What needs to be done: Please give the listing below again with "spectator in orange shirt" swapped for "fan in orange shirt" in every line and nothing else changed.

──────────────────────────────

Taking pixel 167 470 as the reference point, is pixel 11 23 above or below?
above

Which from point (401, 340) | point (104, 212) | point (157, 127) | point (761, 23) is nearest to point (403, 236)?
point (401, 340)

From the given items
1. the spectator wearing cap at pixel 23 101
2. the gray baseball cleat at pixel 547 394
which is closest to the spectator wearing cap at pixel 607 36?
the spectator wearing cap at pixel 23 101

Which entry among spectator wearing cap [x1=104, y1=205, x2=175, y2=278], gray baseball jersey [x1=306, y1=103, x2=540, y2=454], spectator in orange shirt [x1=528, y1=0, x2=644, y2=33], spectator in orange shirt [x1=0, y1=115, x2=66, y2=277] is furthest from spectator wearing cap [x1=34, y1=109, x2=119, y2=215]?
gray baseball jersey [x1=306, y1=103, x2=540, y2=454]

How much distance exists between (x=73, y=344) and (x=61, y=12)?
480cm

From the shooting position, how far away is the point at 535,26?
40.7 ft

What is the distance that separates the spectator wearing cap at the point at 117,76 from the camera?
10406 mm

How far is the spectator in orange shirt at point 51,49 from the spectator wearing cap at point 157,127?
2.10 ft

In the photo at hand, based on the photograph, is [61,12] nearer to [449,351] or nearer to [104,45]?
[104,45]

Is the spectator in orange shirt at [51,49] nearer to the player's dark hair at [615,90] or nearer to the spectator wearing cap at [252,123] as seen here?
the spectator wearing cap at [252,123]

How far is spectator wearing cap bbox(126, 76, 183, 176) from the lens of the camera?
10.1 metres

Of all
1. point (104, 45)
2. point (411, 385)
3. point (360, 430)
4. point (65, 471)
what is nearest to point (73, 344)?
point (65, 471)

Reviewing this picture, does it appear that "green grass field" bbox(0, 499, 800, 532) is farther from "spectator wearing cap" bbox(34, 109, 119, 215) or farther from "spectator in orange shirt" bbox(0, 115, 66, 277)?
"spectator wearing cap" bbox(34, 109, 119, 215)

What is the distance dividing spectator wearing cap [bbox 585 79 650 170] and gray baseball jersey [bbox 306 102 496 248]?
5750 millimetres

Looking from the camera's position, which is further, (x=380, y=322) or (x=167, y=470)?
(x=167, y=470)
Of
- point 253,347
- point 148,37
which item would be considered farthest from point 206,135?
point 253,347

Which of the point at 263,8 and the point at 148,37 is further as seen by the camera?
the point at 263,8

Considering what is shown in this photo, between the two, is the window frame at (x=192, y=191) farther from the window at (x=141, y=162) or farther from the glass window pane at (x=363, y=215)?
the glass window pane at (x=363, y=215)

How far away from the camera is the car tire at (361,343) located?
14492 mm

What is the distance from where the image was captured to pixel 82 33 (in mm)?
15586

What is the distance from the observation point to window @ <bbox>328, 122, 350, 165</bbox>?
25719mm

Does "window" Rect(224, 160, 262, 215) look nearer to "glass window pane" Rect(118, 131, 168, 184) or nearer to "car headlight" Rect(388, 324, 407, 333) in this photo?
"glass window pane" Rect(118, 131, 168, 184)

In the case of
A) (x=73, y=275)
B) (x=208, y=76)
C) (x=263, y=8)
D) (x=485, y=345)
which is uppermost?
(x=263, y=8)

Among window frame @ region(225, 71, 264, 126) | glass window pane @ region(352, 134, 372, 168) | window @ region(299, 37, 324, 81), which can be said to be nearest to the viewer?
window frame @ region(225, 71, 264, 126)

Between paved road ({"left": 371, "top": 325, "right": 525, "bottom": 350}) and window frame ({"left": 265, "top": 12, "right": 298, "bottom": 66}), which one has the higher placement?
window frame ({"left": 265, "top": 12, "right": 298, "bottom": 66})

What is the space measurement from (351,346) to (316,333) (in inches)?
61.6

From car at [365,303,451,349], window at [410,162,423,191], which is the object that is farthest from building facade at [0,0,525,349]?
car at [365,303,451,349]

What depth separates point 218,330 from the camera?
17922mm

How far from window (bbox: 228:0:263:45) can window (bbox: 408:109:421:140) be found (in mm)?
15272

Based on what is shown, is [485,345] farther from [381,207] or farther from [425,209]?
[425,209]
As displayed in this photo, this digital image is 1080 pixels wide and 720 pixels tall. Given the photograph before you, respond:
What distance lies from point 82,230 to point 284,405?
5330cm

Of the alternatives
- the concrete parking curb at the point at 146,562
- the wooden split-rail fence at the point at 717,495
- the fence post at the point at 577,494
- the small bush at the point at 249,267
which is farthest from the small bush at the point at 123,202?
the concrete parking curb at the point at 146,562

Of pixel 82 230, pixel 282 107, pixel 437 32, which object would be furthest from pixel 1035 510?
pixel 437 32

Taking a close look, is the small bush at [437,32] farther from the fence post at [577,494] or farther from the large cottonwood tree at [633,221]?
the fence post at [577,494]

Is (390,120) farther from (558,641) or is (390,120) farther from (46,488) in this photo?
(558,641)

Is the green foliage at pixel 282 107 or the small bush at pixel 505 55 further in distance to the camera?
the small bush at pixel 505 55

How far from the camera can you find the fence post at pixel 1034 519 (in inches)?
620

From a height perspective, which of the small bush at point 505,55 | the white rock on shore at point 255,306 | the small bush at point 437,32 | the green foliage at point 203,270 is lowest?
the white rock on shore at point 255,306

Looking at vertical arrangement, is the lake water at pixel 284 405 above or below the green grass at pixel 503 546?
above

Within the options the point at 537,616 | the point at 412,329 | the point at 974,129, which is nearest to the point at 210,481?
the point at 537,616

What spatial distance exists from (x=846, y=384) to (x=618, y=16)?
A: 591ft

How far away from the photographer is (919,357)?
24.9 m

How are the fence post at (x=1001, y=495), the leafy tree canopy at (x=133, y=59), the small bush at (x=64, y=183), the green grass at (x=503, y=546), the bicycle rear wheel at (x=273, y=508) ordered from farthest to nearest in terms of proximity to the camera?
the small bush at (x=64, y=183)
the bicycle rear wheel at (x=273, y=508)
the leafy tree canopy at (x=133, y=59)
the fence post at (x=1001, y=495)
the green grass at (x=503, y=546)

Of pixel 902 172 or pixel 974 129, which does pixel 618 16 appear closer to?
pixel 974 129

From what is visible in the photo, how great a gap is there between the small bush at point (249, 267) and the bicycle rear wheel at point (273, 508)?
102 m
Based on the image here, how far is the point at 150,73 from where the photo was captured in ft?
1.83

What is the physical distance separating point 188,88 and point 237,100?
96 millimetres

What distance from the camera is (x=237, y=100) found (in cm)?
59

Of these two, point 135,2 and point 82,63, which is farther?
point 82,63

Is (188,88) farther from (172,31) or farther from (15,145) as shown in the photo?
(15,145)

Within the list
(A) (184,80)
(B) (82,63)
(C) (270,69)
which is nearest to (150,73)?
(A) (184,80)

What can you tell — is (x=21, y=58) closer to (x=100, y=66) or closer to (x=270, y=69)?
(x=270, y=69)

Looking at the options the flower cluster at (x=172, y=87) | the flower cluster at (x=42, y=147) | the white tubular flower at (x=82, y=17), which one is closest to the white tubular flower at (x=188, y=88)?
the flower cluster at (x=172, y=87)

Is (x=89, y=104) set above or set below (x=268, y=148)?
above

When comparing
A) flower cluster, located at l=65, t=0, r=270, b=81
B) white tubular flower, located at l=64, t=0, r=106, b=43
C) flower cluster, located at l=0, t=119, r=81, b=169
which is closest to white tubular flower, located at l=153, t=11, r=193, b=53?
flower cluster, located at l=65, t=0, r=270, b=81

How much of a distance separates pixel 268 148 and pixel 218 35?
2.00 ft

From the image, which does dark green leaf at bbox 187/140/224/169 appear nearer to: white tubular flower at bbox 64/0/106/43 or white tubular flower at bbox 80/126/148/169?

──────────────────────────────

Exercise response:
Taking pixel 167 470 as the reference point, is pixel 11 23 above or below?
above

Which from point (401, 340) | point (104, 212) | point (157, 127) | point (761, 23) is nearest to point (403, 236)?
point (401, 340)

From the given items
1. the spectator wearing cap at pixel 23 101
2. the gray baseball cleat at pixel 547 394
which is closest to the spectator wearing cap at pixel 607 36?
the spectator wearing cap at pixel 23 101

Which entry among spectator wearing cap [x1=104, y1=205, x2=175, y2=278], gray baseball jersey [x1=306, y1=103, x2=540, y2=454], fan in orange shirt [x1=528, y1=0, x2=644, y2=33], fan in orange shirt [x1=0, y1=115, x2=66, y2=277] is furthest from spectator wearing cap [x1=34, y1=109, x2=119, y2=215]?
gray baseball jersey [x1=306, y1=103, x2=540, y2=454]

How much distance exists between (x=73, y=344) and (x=61, y=12)?
480cm

From the shooting position, how far away is the point at 535,26?
40.7 ft

What is the distance that separates the spectator wearing cap at the point at 117,76 from the camera?
10406 mm

How far is the fan in orange shirt at point 51,49 from the spectator wearing cap at point 157,127?
2.10 ft

In the photo at hand, based on the photograph, is [61,12] nearer to [449,351] or nearer to [104,45]?
[104,45]

Is the fan in orange shirt at [51,49] nearer to the player's dark hair at [615,90] or nearer to the spectator wearing cap at [252,123] as seen here?
the spectator wearing cap at [252,123]

How far is spectator wearing cap bbox(126, 76, 183, 176) from the lens of the camera?
10.1 metres

Of all
1. point (104, 45)
2. point (411, 385)
3. point (360, 430)
4. point (65, 471)
what is nearest to point (73, 344)?
point (65, 471)

Reviewing this picture, does it appear that "green grass field" bbox(0, 499, 800, 532) is farther from "spectator wearing cap" bbox(34, 109, 119, 215) or farther from "fan in orange shirt" bbox(0, 115, 66, 277)?
"spectator wearing cap" bbox(34, 109, 119, 215)

What is the distance dividing spectator wearing cap [bbox 585 79 650 170] and gray baseball jersey [bbox 306 102 496 248]?
5750 millimetres

Looking from the camera's position, which is further, (x=380, y=322) or (x=167, y=470)?
(x=167, y=470)
Of
- point 253,347
- point 148,37
which item would be considered farthest from point 206,135?
point 253,347

Which of the point at 263,8 and the point at 148,37 is further as seen by the camera?
the point at 263,8

Considering what is shown in this photo, between the two, is the window frame at (x=192, y=191) farther from the window at (x=141, y=162) or farther from the glass window pane at (x=363, y=215)?
the glass window pane at (x=363, y=215)

How far away from the camera is the car tire at (361,343) located?
14492 mm

What is the distance from where the image was captured to pixel 82 33 (in mm)?
15586

What is the distance from the observation point to window @ <bbox>328, 122, 350, 165</bbox>?
25719mm

Does "window" Rect(224, 160, 262, 215) look nearer to "glass window pane" Rect(118, 131, 168, 184) or nearer to "car headlight" Rect(388, 324, 407, 333) in this photo?
"glass window pane" Rect(118, 131, 168, 184)

In the case of
A) (x=73, y=275)
B) (x=208, y=76)
C) (x=263, y=8)
D) (x=485, y=345)
which is uppermost?
(x=263, y=8)

Among window frame @ region(225, 71, 264, 126) | glass window pane @ region(352, 134, 372, 168) | window @ region(299, 37, 324, 81), which can be said to be nearest to the viewer?
window frame @ region(225, 71, 264, 126)

Between paved road ({"left": 371, "top": 325, "right": 525, "bottom": 350}) and window frame ({"left": 265, "top": 12, "right": 298, "bottom": 66}), which one has the higher placement?
window frame ({"left": 265, "top": 12, "right": 298, "bottom": 66})

What is the space measurement from (351,346) to (316,333) (in inches)?
61.6

From car at [365,303,451,349], window at [410,162,423,191], which is the object that is farthest from building facade at [0,0,525,349]?
car at [365,303,451,349]

What depth separates point 218,330 from the camera?
17922mm

How far from window (bbox: 228:0:263:45) can window (bbox: 408:109:421:140) be found (in mm)?
15272

Based on what is shown, is [485,345] farther from [381,207] or farther from [425,209]?
[425,209]
As displayed in this photo, this digital image is 1080 pixels wide and 720 pixels tall. Given the photograph before you, respond:
What distance lies from point 82,230 to point 284,405?
5330cm

Of the alternatives
- the concrete parking curb at the point at 146,562
- the wooden split-rail fence at the point at 717,495
- the fence post at the point at 577,494
- the small bush at the point at 249,267
which is farthest from the small bush at the point at 123,202?
the concrete parking curb at the point at 146,562

Of pixel 82 230, pixel 282 107, pixel 437 32, which object would be furthest from pixel 1035 510?
pixel 437 32

Taking a close look, is the small bush at [437,32] farther from the fence post at [577,494] or farther from the large cottonwood tree at [633,221]?
the fence post at [577,494]

Is (390,120) farther from (558,641) or is (390,120) farther from (46,488) in this photo?
(558,641)

Is the green foliage at pixel 282 107 or the small bush at pixel 505 55 further in distance to the camera?
the small bush at pixel 505 55

How far from the camera can you find the fence post at pixel 1034 519 (in inches)?
620

From a height perspective, which of the small bush at point 505,55 | the white rock on shore at point 255,306 | the small bush at point 437,32 | the green foliage at point 203,270 is lowest?
the white rock on shore at point 255,306

Looking at vertical arrangement, is the lake water at pixel 284 405 above or below the green grass at pixel 503 546?
above

Within the options the point at 537,616 | the point at 412,329 | the point at 974,129, which is nearest to the point at 210,481?
the point at 537,616

What spatial distance exists from (x=846, y=384) to (x=618, y=16)?
A: 591ft

How far away from the photographer is (919,357)?
24.9 m

How are the fence post at (x=1001, y=495), the leafy tree canopy at (x=133, y=59), the small bush at (x=64, y=183), the green grass at (x=503, y=546), the bicycle rear wheel at (x=273, y=508) ordered from farthest to nearest in terms of proximity to the camera?
the small bush at (x=64, y=183)
the bicycle rear wheel at (x=273, y=508)
the leafy tree canopy at (x=133, y=59)
the fence post at (x=1001, y=495)
the green grass at (x=503, y=546)

Of pixel 902 172 or pixel 974 129, which does pixel 618 16 appear closer to?
pixel 974 129

From what is visible in the photo, how great a gap is there between the small bush at point (249, 267) and the bicycle rear wheel at point (273, 508)?
102 m
Based on the image here, how far is the point at 150,73 from where the photo was captured in ft?
1.83

What is the physical distance separating point 188,88 and point 237,100?
96 millimetres

What distance from the camera is (x=237, y=100) found (in cm)?
59

Of these two, point 135,2 and point 82,63, which is farther?
point 82,63

Is (188,88) farther from (172,31) or farther from (15,145) as shown in the photo?
(15,145)

Within the list
(A) (184,80)
(B) (82,63)
(C) (270,69)
which is nearest to (150,73)?
(A) (184,80)

What can you tell — is (x=21, y=58) closer to (x=100, y=66) or closer to (x=270, y=69)?
(x=270, y=69)

Looking at the options the flower cluster at (x=172, y=87) | the flower cluster at (x=42, y=147) | the white tubular flower at (x=82, y=17), which one is closest to the white tubular flower at (x=188, y=88)?
the flower cluster at (x=172, y=87)

Is (x=89, y=104) set above or set below (x=268, y=148)?
above

When comparing
A) flower cluster, located at l=65, t=0, r=270, b=81
B) white tubular flower, located at l=64, t=0, r=106, b=43
C) flower cluster, located at l=0, t=119, r=81, b=169
which is closest to white tubular flower, located at l=153, t=11, r=193, b=53?
flower cluster, located at l=65, t=0, r=270, b=81

How much of a distance separates pixel 268 148 and pixel 218 35?
2.00 ft

From the image, which does dark green leaf at bbox 187/140/224/169 appear nearer to: white tubular flower at bbox 64/0/106/43 or white tubular flower at bbox 80/126/148/169?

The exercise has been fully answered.